_Hilo del foro_
++++

Total, ¿me aconsejas que lo deje así, no?


----------



## Blu di Prussia

sabrinita85 said:


> Total, ¿me aconsejas que lo deje así, no?



Por mi parte puedes dejarlo así: _algunas cosas no se pueden decir_. Luego _a piacere_ puedes matizar tu intención según mi último post.


----------



## sabrinita85

Vale, pues muchas gracias!


----------



## Neuromante

Blu:

Estas cosas no dependen de la psicología del *Oyente* sino de la psicología de los *hablantes* de una lengua y no tienen nada que ver con normas y conceptos gramaticales sino con el uso activo de la lengua 
Por otra parte Cristina se refiere a la forma de expresarse, a las estructuras a las que es más fácil recurrir, incluso por como se mueve la lengua en la boca. Nada que ver con voces activas o pasivas
Sobre lo de  "bloqueo mental" nada, absolutamente nada que ver con lo que yo decía. Me refería a como se entiende esa frase en español. Sinceramente no entiendo nada de lo que has dicho en ese párrafo, no veo ninguna relación en tu respuesta.

Francamente: No sé en Alemania, pero en España la psicología es una cosa distinta a la lengua y a la gramática.

++++

_Datos disponibles_
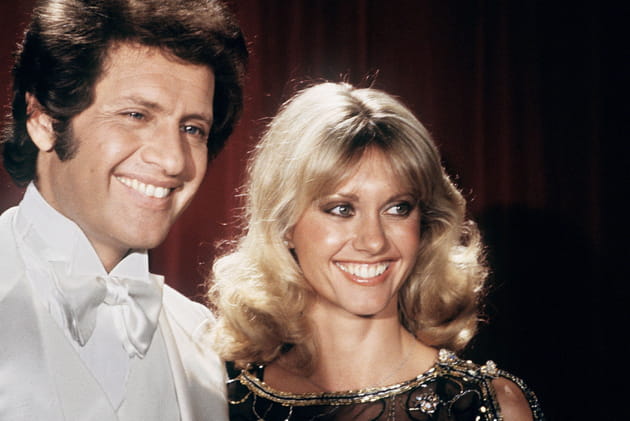 Joe Dassin &eacute;tait l'ami d'Olivia Newton-John, dans les ann&eacute;es 70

++++

_Actividades_
A – En el hilo del foro, ¿qué frase le dice Blu di Prussia a sabrinita85 que puede dejar así?
B – Reproduce del hilo del foro todo el tramo que va desde "Estas cosas no" hasta "en tu respuesta.".
C – Retoma el hilo del foro sobre el uso de la lengua y sigue escribiéndolo a partir de su última frase.

_Respuestas_
A – _Algunas cosas no se pueden decir._

B –
Estas cosas no dependen de la psicología del *Oyente* sino de la psicología de los *hablantes* de una lengua y no tienen nada que ver con normas y conceptos gramaticales sino con el uso activo de la lengua 
Por otra parte Cristina se refiere a la forma de expresarse, a las estructuras a las que es más fácil recurrir, incluso por como se mueve la lengua en la boca. Nada que ver con voces activas o pasivas
Sobre lo de  "bloqueo mental" nada, absolutamente nada que ver con lo que yo decía. Me refería a como se entiende esa frase en español. Sinceramente no entiendo nada de lo que has dicho en ese párrafo, no veo ninguna relación en tu respuesta.

C –
Pd Sabrinita: Haz caso esta vez a los madrelinga. Que, con argumentos distintos, estamos de acuerdo sobre qué frase usar


----------



## Blu di Prussia

> Blu:
> 
> Estas cosas no dependen de la psicología del *Oyente * sino de la psicología de los *hablantes*



Oyente o hablante, una cuestión de psicología al fin y a cabo. A menos que esos hablantes que citas les guste monologar. 



> Francamente: No sé en Alemania, pero en España la psicología es una cosa distinta a la lengua y a la gramática.


 Sin lugar a ninguna duda.




> Pd Sabrinita: Haz caso esta vez a los madrelinga. Que, con argumentos distintos, estamos de acuerdo sobre qué frase usar


 No es muy gentil excluir así a los extranjeros que aprenden castellano. Se hacen caso las ordenes, no las opiniones. Ser de lengua madre no es ningún abolengo linguístico o garantía de competencia Neuro, que los extranjeros deben aceptar por Grazia di Dio. Lo digo sobretodo e per lo più, porque yo también soy hispanohablante.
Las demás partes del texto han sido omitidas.